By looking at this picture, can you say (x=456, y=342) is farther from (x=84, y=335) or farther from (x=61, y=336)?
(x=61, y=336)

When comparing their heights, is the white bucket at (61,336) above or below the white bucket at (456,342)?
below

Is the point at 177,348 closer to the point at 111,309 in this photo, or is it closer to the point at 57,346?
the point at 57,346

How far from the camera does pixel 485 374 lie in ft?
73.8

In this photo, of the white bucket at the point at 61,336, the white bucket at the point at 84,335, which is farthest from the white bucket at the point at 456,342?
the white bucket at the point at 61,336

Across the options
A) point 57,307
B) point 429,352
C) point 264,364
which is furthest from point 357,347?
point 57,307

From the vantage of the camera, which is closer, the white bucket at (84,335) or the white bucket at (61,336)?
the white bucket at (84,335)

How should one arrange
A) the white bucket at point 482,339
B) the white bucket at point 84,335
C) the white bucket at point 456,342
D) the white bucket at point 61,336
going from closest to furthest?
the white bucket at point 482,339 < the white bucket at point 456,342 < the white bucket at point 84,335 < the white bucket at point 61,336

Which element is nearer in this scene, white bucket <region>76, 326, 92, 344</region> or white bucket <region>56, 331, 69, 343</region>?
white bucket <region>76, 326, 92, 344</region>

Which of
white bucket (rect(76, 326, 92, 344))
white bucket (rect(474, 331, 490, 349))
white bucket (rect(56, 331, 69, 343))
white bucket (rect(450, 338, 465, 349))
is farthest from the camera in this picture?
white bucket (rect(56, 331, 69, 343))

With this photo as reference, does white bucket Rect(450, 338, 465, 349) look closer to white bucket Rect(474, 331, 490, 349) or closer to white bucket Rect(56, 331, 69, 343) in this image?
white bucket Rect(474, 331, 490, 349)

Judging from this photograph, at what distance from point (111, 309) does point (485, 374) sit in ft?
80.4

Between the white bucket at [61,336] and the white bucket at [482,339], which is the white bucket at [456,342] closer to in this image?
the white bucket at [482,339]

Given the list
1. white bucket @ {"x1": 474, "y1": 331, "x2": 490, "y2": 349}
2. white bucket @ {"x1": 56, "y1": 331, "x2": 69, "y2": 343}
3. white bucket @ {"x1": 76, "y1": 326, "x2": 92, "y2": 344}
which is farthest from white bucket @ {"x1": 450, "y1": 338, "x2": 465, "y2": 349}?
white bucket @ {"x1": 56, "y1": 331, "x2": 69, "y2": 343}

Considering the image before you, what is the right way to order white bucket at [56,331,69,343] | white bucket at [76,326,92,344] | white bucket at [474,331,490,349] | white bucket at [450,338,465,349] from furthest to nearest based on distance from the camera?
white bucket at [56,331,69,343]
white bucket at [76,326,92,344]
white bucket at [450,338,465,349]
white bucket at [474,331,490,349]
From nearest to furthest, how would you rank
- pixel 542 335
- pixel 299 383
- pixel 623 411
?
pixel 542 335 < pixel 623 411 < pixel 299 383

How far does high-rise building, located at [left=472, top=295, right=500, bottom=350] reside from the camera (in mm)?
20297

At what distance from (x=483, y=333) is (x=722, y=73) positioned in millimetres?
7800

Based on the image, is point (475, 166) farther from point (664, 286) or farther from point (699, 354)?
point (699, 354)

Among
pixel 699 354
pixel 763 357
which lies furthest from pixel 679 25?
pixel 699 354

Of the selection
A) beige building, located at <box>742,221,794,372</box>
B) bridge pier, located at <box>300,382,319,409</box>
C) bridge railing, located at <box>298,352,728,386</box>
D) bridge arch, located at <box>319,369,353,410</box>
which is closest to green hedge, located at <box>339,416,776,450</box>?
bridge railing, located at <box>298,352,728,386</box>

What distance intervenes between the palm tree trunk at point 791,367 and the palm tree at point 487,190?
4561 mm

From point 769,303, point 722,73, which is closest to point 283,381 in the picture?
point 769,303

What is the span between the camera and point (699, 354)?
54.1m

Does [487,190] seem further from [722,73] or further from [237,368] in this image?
***
**Challenge**
Return word for word the lines starting at the first line of the items and ending at the line that contains "the white bucket at point 482,339 <", including both of those lines.

**Task solution**
By looking at this picture, can you say (x=456, y=342) is farther from (x=84, y=335) or farther from (x=61, y=336)?
(x=61, y=336)

When comparing their heights, is the white bucket at (61,336) above or below the white bucket at (456,342)?
below

Is the point at 177,348 closer to the point at 111,309 in this photo, or is it closer to the point at 57,346?
the point at 57,346

How far from the camera does pixel 485 374 lie in ft?
73.8

In this photo, of the white bucket at the point at 61,336, the white bucket at the point at 84,335, which is farthest from the white bucket at the point at 456,342?
the white bucket at the point at 61,336

Across the options
A) point 57,307
B) point 429,352
C) point 264,364
which is furthest from point 357,347?
point 57,307

From the vantage of the camera, which is closer, the white bucket at (84,335) or the white bucket at (61,336)?
the white bucket at (84,335)

How should one arrange
A) the white bucket at point 482,339
B) the white bucket at point 84,335
C) the white bucket at point 456,342
D) the white bucket at point 61,336
going from closest to furthest?
the white bucket at point 482,339 < the white bucket at point 456,342 < the white bucket at point 84,335 < the white bucket at point 61,336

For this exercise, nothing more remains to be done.